──────── Extracted information

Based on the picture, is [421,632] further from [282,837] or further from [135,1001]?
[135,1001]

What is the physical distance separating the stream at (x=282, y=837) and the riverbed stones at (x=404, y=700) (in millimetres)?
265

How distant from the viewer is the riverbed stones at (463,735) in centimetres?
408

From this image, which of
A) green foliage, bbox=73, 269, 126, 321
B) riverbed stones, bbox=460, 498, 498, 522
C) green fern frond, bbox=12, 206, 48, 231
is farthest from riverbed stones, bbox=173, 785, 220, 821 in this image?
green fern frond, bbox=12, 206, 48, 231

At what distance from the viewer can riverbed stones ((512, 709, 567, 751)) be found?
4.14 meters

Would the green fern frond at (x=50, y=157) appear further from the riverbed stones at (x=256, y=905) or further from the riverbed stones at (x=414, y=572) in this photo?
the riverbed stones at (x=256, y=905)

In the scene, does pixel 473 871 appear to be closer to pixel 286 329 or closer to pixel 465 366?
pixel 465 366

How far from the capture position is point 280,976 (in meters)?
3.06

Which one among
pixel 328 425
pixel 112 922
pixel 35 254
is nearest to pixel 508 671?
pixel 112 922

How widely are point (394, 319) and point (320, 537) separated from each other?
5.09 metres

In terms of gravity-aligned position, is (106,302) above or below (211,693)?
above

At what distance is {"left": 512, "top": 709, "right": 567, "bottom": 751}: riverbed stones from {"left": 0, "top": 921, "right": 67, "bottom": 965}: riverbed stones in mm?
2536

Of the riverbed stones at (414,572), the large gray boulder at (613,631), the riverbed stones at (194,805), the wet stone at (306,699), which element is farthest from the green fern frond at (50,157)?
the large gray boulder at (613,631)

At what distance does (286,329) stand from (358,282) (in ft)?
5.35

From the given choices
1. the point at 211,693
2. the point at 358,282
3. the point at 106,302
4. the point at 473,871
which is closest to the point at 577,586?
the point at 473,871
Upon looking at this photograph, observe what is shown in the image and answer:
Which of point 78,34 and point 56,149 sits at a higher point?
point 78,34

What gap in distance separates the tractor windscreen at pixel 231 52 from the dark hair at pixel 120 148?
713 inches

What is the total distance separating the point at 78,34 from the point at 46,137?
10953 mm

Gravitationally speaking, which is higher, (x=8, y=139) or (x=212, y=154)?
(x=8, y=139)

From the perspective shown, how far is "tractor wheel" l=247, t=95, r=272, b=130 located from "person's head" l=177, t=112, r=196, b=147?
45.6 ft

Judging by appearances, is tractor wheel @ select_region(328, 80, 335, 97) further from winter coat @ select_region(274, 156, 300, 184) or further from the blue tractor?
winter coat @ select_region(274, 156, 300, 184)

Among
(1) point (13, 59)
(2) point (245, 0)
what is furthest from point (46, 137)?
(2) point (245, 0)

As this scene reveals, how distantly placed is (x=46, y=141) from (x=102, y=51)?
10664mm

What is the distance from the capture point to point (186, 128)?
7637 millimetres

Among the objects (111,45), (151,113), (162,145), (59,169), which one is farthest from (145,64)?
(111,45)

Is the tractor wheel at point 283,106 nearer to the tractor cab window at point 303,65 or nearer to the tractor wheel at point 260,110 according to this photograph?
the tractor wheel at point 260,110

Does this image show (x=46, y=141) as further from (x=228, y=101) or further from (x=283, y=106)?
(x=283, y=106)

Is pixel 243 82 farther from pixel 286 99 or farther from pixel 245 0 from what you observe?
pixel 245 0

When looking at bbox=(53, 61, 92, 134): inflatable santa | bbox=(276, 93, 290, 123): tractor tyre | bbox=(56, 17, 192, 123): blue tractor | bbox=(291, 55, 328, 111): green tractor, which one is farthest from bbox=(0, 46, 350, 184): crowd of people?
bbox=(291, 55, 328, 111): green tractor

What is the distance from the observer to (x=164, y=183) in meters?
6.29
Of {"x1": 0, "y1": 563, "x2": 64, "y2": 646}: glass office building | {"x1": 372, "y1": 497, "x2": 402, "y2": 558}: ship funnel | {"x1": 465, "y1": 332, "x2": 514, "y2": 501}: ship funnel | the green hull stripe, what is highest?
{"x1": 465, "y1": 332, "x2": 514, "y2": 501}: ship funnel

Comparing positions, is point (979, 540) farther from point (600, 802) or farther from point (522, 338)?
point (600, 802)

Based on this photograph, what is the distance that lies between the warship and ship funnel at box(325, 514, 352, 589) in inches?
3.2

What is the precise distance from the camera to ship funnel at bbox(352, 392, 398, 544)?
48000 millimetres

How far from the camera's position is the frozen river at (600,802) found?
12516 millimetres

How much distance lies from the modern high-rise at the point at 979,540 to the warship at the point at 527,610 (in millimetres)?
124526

────────────────

Output the lines from the one containing "What is the total" through the one containing "7637 millimetres", inclusive, as a numbered list with blank lines omitted.

▸ **Exercise answer**:
1. What is the total distance separating the point at 78,34 from the point at 46,137?
2. 10953 mm
3. Gravitationally speaking, which is higher, (x=8, y=139) or (x=212, y=154)?
4. (x=8, y=139)
5. From the perspective shown, how far is "tractor wheel" l=247, t=95, r=272, b=130 located from "person's head" l=177, t=112, r=196, b=147?
6. 45.6 ft
7. Judging by appearances, is tractor wheel @ select_region(328, 80, 335, 97) further from winter coat @ select_region(274, 156, 300, 184) or further from the blue tractor?
8. winter coat @ select_region(274, 156, 300, 184)
9. Among
10. (1) point (13, 59)
11. (2) point (245, 0)
12. what is furthest from point (46, 137)?
13. (2) point (245, 0)
14. As this scene reveals, how distantly placed is (x=46, y=141) from (x=102, y=51)?
15. 10664mm
16. What is the distance from the capture point to point (186, 128)?
17. 7637 millimetres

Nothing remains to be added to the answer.